Task goal: The records below need to be printed in full. Keep each one exact.

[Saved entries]
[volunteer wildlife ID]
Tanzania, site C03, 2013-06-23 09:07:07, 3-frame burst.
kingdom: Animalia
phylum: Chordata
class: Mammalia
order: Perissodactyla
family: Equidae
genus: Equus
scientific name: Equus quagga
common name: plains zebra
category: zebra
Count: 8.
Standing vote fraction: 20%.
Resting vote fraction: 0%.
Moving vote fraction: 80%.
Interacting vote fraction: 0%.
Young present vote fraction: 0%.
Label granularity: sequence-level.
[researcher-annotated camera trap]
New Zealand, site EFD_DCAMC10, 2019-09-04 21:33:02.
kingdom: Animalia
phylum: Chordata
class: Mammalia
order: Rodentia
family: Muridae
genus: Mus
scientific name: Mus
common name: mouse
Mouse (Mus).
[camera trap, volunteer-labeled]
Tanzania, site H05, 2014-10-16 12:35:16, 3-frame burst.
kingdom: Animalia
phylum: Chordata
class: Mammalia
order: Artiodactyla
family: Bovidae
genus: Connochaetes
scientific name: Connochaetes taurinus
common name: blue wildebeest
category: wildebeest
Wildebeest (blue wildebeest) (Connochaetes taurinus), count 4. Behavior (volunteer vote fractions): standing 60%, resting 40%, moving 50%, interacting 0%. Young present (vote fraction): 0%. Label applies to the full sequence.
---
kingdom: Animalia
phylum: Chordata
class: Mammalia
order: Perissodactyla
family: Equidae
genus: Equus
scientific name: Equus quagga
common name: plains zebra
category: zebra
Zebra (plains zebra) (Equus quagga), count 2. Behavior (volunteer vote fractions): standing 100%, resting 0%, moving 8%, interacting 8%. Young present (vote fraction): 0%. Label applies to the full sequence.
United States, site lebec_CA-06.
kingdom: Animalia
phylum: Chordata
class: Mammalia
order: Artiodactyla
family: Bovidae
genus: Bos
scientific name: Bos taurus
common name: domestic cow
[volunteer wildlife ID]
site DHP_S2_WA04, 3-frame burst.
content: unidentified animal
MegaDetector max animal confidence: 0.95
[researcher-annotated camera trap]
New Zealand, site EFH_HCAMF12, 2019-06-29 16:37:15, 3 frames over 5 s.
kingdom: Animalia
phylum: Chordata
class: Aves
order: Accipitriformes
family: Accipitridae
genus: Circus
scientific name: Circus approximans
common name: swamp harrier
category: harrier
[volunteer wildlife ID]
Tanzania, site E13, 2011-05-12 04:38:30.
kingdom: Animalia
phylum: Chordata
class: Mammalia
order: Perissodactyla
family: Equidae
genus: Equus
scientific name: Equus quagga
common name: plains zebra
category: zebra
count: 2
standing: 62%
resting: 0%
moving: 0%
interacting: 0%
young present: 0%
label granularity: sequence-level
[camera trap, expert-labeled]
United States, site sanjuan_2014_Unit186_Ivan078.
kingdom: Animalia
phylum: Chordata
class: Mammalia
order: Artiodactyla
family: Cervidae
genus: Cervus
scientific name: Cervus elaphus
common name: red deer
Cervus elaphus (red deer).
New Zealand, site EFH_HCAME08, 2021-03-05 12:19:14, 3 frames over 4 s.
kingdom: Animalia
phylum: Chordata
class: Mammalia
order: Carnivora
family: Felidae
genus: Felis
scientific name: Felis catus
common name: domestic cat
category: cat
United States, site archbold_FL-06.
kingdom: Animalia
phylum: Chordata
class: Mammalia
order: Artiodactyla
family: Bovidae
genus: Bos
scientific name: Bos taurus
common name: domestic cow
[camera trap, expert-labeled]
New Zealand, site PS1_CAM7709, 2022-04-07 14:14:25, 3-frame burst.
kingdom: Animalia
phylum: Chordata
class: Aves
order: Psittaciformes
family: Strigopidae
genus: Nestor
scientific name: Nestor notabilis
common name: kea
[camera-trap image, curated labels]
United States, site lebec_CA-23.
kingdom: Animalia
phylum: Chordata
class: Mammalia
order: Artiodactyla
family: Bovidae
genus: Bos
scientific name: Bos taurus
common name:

Written solution:
[volunteer wildlife ID]
Tanzania, site C03, 2013-06-23 09:07:07, 3-frame burst.
kingdom: Animalia
phylum: Chordata
class: Mammalia
order: Perissodactyla
family: Equidae
genus: Equus
scientific name: Equus quagga
common name: plains zebra
category: zebra
Count: 8.
Standing vote fraction: 20%.
Resting vote fraction: 0%.
Moving vote fraction: 80%.
Interacting vote fraction: 0%.
Young present vote fraction: 0%.
Label granularity: sequence-level.
[researcher-annotated camera trap]
New Zealand, site EFD_DCAMC10, 2019-09-04 21:33:02.
kingdom: Animalia
phylum: Chordata
class: Mammalia
order: Rodentia
family: Muridae
genus: Mus
scientific name: Mus
common name: mouse
Mouse (Mus).
[camera trap, volunteer-labeled]
Tanzania, site H05, 2014-10-16 12:35:16, 3-frame burst.
kingdom: Animalia
phylum: Chordata
class: Mammalia
order: Artiodactyla
family: Bovidae
genus: Connochaetes
scientific name: Connochaetes taurinus
common name: blue wildebeest
category: wildebeest
Wildebeest (blue wildebeest) (Connochaetes taurinus), count 4. Behavior (volunteer vote fractions): standing 60%, resting 40%, moving 50%, interacting 0%. Young present (vote fraction): 0%. Label applies to the full sequence.
---
kingdom: Animalia
phylum: Chordata
class: Mammalia
order: Perissodactyla
family: Equidae
genus: Equus
scientific name: Equus quagga
common name: plains zebra
category: zebra
Zebra (plains zebra) (Equus quagga), count 2. Behavior (volunteer vote fractions): standing 100%, resting 0%, moving 8%, interacting 8%. Young present (vote fraction): 0%. Label applies to the full sequence.
United States, site lebec_CA-06.
kingdom: Animalia
phylum: Chordata
class: Mammalia
order: Artiodactyla
family: Bovidae
genus: Bos
scientific name: Bos taurus
common name: domestic cow
[volunteer wildlife ID]
site DHP_S2_WA04, 3-frame burst.
content: unidentified animal
MegaDetector max animal confidence: 0.95
[researcher-annotated camera trap]
New Zealand, site EFH_HCAMF12, 2019-06-29 16:37:15, 3 frames over 5 s.
kingdom: Animalia
phylum: Chordata
class: Aves
order: Accipitriformes
family: Accipitridae
genus: Circus
scientific name: Circus approximans
common name: swamp harrier
category: harrier
[volunteer wildlife ID]
Tanzania, site E13, 2011-05-12 04:38:30.
kingdom: Animalia
phylum: Chordata
class: Mammalia
order: Perissodactyla
family: Equidae
genus: Equus
scientific name: Equus quagga
common name: plains zebra
category: zebra
count: 2
standing: 62%
resting: 0%
moving: 0%
interacting: 0%
young present: 0%
label granularity: sequence-level
[camera trap, expert-labeled]
United States, site sanjuan_2014_Unit186_Ivan078.
kingdom: Animalia
phylum: Chordata
class: Mammalia
order: Artiodactyla
family: Cervidae
genus: Cervus
scientific name: Cervus elaphus
common name: red deer
Cervus elaphus (red deer).
New Zealand, site EFH_HCAME08, 2021-03-05 12:19:14, 3 frames over 4 s.
kingdom: Animalia
phylum: Chordata
class: Mammalia
order: Carnivora
family: Felidae
genus: Felis
scientific name: Felis catus
common name: domestic cat
category: cat
United States, site archbold_FL-06.
kingdom: Animalia
phylum: Chordata
class: Mammalia
order: Artiodactyla
family: Bovidae
genus: Bos
scientific name: Bos taurus
common name: domestic cow
[camera trap, expert-labeled]
New Zealand, site PS1_CAM7709, 2022-04-07 14:14:25, 3-frame burst.
kingdom: Animalia
phylum: Chordata
class: Aves
order: Psittaciformes
family: Strigopidae
genus: Nestor
scientific name: Nestor notabilis
common name: kea
[camera-trap image, curated labels]
United States, site lebec_CA-23.
kingdom: Animalia
phylum: Chordata
class: Mammalia
order: Artiodactyla
family: Bovidae
genus: Bos
scientific name: Bos taurus
common name:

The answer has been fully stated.